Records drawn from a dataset
-=-=-
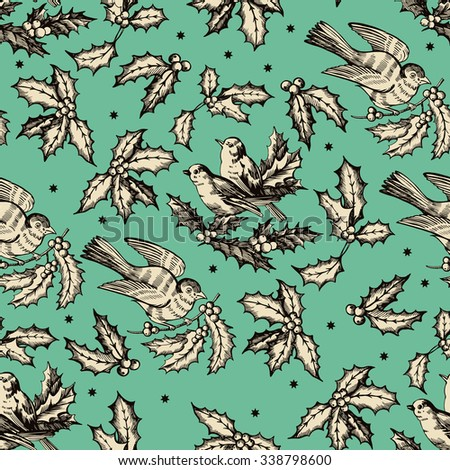 Vintage Christmas seamless with holly leaves and birds.  Hand drawing. Seamless for fabric design, gift wrapping paper and printing and web projects.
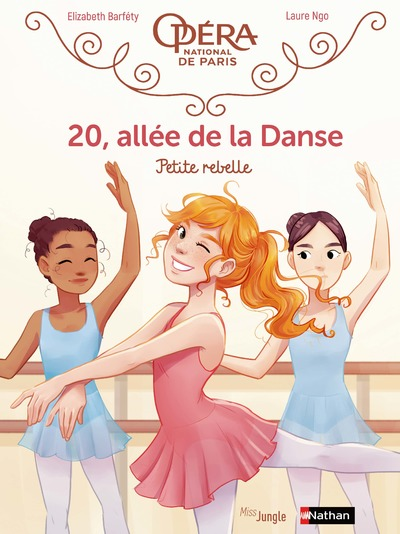 20, allée de la Danse - tome 4 Petite rebelle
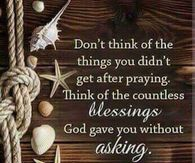 Think of the countless blessings God gave you without asking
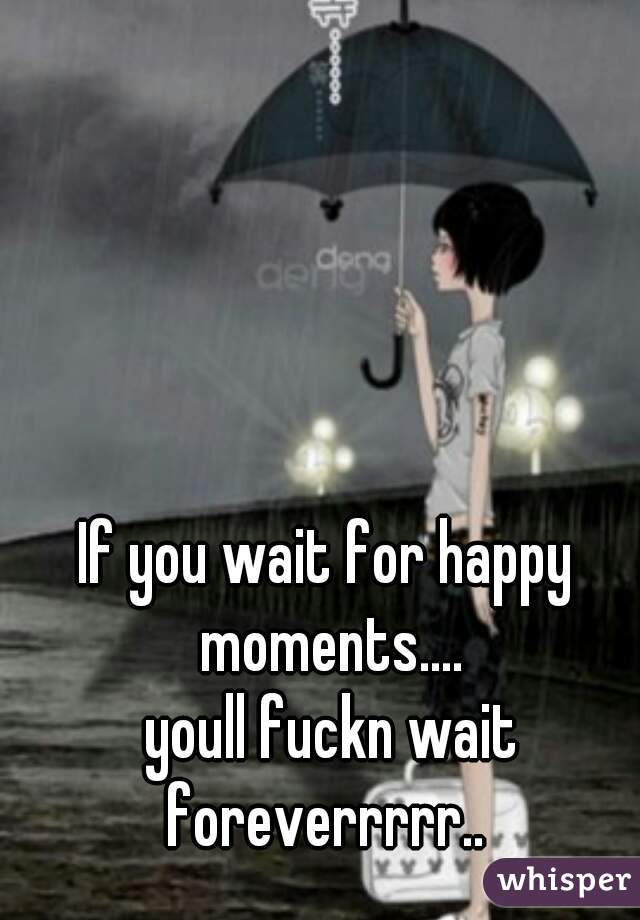 If you wait for happy moments....  youll fuckn wait foreverrrrr..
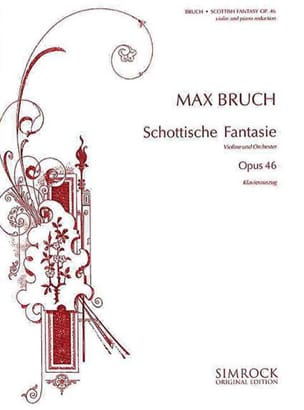 Max Bruch - Scottish Fantasy op. 46 - Partition - di-arezzo.fr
-=-=-
EXERCISE GOAL: Do not copy pictures. Restate exactly the lines from the one containing "20, allée de" through the last line of the records.

OUTPUT:
 20, allée de la Danse - tome 4 Petite rebelle
 Think of the countless blessings God gave you without asking
 If you wait for happy moments....  youll fuckn wait foreverrrrr..
 Max Bruch - Scottish Fantasy op. 46 - Partition - di-arezzo.fr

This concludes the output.